> [WHAT YOU ARE ASKED TO DO]: For the entries below, repeat exactly each line starting with the one that contains "Schecter Custom Solo-II" and going on through the one that contains "Hyundai I20 1.0cc", and no others.

> [SOURCE MATERIAL]:
■ ■ ■ ■

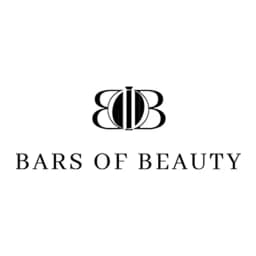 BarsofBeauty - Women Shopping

■ ■ ■ ■

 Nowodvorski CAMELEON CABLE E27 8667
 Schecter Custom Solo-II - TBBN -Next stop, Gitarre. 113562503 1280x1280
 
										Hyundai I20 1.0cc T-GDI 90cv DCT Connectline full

■ ■ ■ ■

> [REPLY]:
 Schecter Custom Solo-II - TBBN -Next stop, Gitarre. 113562503 1280x1280
 
										Hyundai I20 1.0cc T-GDI 90cv DCT Connectline full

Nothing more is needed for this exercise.